Sometimes I find myself at get together birthday, wedding, works do parties. Trying to listen. Asking for enquiry. Or. Replying to broad spectrum statements from others. With no indication of them having heard. Certainly no confirmation responses. Maybe a nod, a shrug or a turning of the head to look elsewhere. Maybe my low voice frequency, external overwhelming noise or the others you are chatting, nay shouting to, are in a state of excitement or intoxicating alcohol induced lack of focus. The conversation exchange should be given up as a frustrating exercise. It’s like this at party’s where the disco is so loud you can shout yourself hoarse. If it were a music band, then there is focus. So, I sit and sink back into reverie. I’ve never been an interested watcher.

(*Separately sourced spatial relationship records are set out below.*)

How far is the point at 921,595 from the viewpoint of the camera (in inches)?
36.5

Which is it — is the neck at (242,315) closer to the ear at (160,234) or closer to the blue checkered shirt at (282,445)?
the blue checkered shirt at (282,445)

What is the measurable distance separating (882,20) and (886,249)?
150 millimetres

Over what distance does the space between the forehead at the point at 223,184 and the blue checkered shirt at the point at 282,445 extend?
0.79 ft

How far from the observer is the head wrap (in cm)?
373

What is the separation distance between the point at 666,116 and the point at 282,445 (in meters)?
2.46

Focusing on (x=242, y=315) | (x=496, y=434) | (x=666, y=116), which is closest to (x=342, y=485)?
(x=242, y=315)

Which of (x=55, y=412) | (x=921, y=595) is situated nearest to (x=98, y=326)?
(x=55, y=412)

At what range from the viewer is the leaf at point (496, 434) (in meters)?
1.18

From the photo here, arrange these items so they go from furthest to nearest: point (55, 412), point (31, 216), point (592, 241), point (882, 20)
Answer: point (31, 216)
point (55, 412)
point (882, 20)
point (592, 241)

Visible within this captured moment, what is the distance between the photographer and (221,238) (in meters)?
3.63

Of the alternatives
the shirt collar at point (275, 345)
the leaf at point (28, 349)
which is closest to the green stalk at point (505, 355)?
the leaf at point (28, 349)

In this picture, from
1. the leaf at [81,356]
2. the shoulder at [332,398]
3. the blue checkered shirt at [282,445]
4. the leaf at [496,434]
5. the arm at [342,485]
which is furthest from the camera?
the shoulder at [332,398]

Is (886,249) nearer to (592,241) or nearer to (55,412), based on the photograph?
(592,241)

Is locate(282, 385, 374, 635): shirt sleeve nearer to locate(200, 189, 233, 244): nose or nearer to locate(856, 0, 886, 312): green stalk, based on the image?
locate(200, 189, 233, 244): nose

A people watcher. So, the party becomes one of a strange waiting game. Waiting for it to finish and then go home. Unless you dance. I don’t dance. I don’t find Dad dancing style a nice experience. People video you and chuck it onto Facebook so people can laugh.
If I have my profoundly Deaf nephew at the party? Then, my sign language skill is being used in order to communicate with my nephew. Suddenly I notice eyes on our interaction. Visual interest with the onlookers having, possibly, no idea of conversational content. But they still look. My family sign. So we, as a family, suddenly all communicate. Despite the noise. It’s a shame there is no universal understanding. How enriching it would be. Talking universally. And more intimately. Chatting at parties.

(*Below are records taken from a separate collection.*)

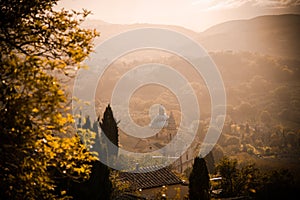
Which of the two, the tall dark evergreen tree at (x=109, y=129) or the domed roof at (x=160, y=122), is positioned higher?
the domed roof at (x=160, y=122)

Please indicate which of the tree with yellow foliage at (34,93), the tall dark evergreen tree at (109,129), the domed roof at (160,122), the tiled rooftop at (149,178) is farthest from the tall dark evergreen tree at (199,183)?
the domed roof at (160,122)

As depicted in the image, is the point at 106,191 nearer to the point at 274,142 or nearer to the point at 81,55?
the point at 81,55

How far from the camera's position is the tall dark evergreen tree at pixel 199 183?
65.4ft

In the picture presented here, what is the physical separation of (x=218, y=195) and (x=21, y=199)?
21.6 m

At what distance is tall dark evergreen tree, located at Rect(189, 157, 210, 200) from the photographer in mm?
19938

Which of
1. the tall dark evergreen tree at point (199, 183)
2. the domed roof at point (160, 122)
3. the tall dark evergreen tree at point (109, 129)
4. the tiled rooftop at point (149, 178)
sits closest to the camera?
the tall dark evergreen tree at point (199, 183)

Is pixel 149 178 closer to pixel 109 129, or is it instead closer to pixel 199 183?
pixel 199 183

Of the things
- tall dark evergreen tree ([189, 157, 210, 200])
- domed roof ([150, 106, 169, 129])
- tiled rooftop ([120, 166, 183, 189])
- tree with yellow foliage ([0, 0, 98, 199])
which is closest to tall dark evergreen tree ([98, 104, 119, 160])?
tiled rooftop ([120, 166, 183, 189])

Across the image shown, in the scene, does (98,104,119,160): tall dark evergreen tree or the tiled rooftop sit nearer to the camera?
(98,104,119,160): tall dark evergreen tree

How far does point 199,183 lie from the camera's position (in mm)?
19953

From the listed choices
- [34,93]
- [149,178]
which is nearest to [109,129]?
[149,178]

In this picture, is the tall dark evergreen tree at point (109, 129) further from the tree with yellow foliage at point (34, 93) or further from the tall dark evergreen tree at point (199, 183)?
the tree with yellow foliage at point (34, 93)

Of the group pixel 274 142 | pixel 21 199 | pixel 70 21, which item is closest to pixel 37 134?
pixel 21 199

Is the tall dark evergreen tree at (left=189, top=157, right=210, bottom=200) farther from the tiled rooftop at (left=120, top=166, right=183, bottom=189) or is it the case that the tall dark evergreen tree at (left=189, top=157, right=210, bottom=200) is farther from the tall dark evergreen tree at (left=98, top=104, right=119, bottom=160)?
the tall dark evergreen tree at (left=98, top=104, right=119, bottom=160)
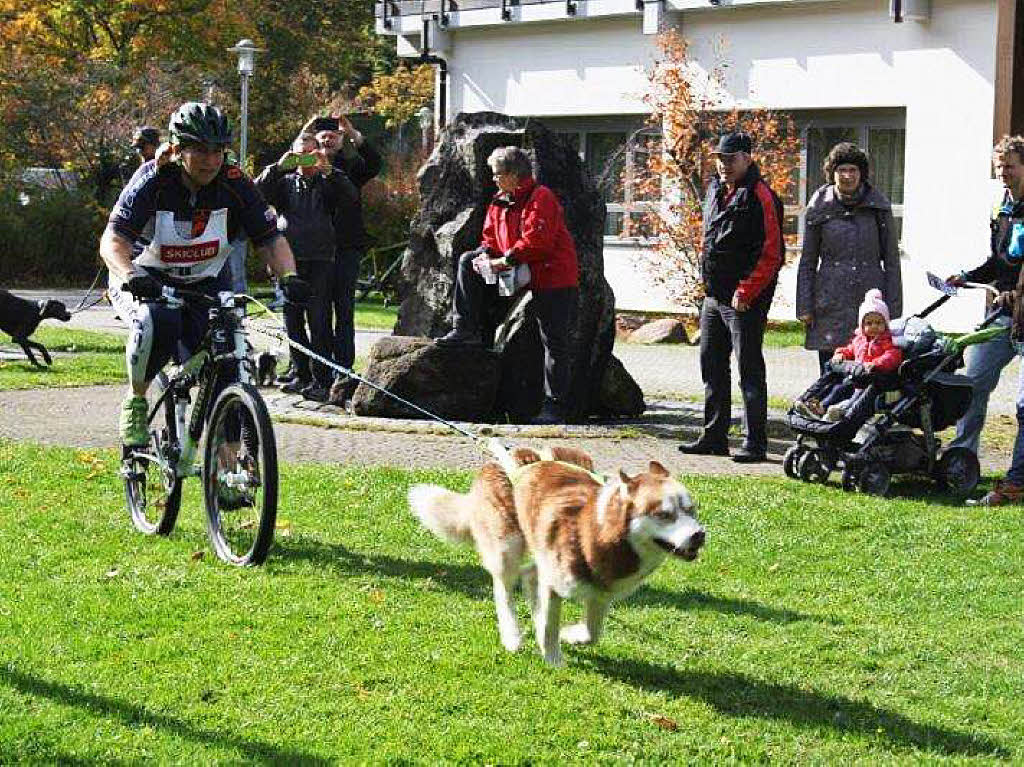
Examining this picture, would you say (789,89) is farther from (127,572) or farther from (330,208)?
(127,572)

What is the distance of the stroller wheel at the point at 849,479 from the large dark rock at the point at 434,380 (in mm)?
3795

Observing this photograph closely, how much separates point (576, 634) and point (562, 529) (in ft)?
2.10

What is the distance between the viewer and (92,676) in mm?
6102

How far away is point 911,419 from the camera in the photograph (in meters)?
10.5

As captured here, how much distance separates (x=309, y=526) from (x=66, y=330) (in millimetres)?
14683

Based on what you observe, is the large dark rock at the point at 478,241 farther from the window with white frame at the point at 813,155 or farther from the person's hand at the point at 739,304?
the window with white frame at the point at 813,155

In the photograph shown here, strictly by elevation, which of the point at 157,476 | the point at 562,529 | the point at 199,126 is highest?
the point at 199,126

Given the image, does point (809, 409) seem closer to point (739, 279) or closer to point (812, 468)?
point (812, 468)

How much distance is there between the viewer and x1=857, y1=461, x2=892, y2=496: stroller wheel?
33.8 ft

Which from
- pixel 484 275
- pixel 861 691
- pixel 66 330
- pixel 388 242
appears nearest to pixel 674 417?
pixel 484 275

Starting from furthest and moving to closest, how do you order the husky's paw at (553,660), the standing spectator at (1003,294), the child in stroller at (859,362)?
1. the child in stroller at (859,362)
2. the standing spectator at (1003,294)
3. the husky's paw at (553,660)

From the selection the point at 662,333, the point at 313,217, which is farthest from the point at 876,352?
the point at 662,333

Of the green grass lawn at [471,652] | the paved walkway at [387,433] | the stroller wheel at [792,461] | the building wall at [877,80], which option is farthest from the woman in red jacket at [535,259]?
the building wall at [877,80]

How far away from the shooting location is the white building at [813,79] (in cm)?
2536
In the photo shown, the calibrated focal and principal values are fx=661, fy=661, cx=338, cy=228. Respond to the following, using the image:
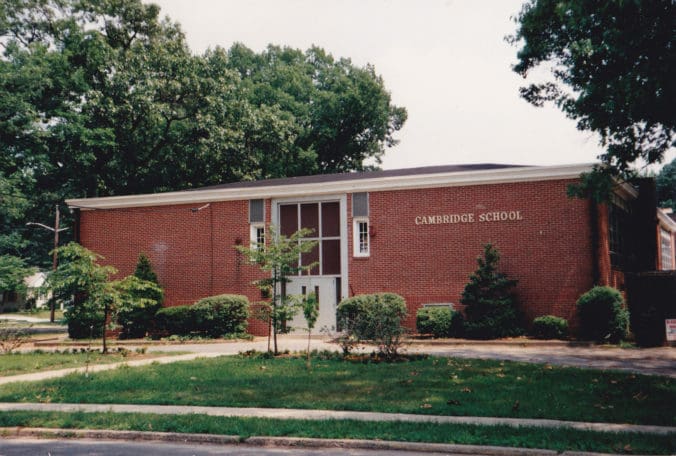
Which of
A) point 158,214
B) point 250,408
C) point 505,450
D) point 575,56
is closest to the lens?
point 505,450

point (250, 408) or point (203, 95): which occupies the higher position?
point (203, 95)

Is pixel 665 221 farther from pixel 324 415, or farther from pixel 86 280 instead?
pixel 324 415

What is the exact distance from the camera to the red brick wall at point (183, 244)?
89.6 feet

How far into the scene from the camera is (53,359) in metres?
18.0

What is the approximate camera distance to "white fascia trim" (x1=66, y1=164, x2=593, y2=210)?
75.1 ft

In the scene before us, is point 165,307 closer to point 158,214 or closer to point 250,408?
point 158,214

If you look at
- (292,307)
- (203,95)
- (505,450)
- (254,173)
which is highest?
(203,95)

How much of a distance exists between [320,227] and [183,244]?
6035mm

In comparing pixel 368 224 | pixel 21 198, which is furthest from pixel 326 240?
pixel 21 198

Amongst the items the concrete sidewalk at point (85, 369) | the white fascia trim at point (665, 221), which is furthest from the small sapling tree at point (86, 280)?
the white fascia trim at point (665, 221)

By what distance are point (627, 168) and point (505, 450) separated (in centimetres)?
1155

I remember accompanying a profoundly Deaf friend to Bristol and being the interpreter for him at an assessment process so he could join a Circus for Performing Arts. He paid me by paying for some egg, chips and peas in a Fish and Chip shop/restaurant. Two older ladies sat at the next table making statements. “Ah! Look at them. Isn’t it wonderful that they can talk to each other. Looks very strange though. All that pulling of faces. A bit off putting isn’t it?” Other comments that made me feel I was observed as an oddity. I spoke of what they were saying to my friend. He just smiled and laughed. “That’s the way it is…..always” he says. With his hands. Three signs. “Happens always same” accompanied with a world weary smile and a shrug of the shoulders.
At the end of the meal, we stood to go. I smiled at the two ladies. “They make superb chips don’t they?” I said to them. “Yes they do”, one replied. Not an insight, jaw drop or blush or stammer of awareness of the way they had spoken. I often wonder if the penny dropped later.
A voice is a powerful tool. Words are powerful tools. Sign language is also a powerful tool. I have supported students through their courses in both Further and Higher education. I have argued with lecturers for long periods regarding my voice overs of, what was then, video presentations from Deaf students. They watch the visual expression of British Sign Language and it’s own conceptual inclusions and try to link it to the recorded spoken word accompanying the video presentation. My translations were based on both the manual hand shapes vocabulary signs and visual non manual features. If they described sadness, confusion, happiness, shock, interest, etc. then the facial expression would be presented as to the enormity of those feelings. Placement, directional verbs, timelines, question techniques, plurality, orientation, direction and perfection of hand shapes. This, when translated over to an English format, invariably confused lecturers and teachers. Once I explained the grammar process, their inquisitive minds became fascinated.
So, why the title ‘Facetime, emails and new promise?’ Because the Deaf community now have access to each other and are able to get on with their lives. Immediacy in the new, modern world and how it has developed. When I was employed in the field, it was all Minicom telephone typing if you had no face to face opportunity. Wonderful thing technology. And those chips did taste good, despite the close company sitting at the next table.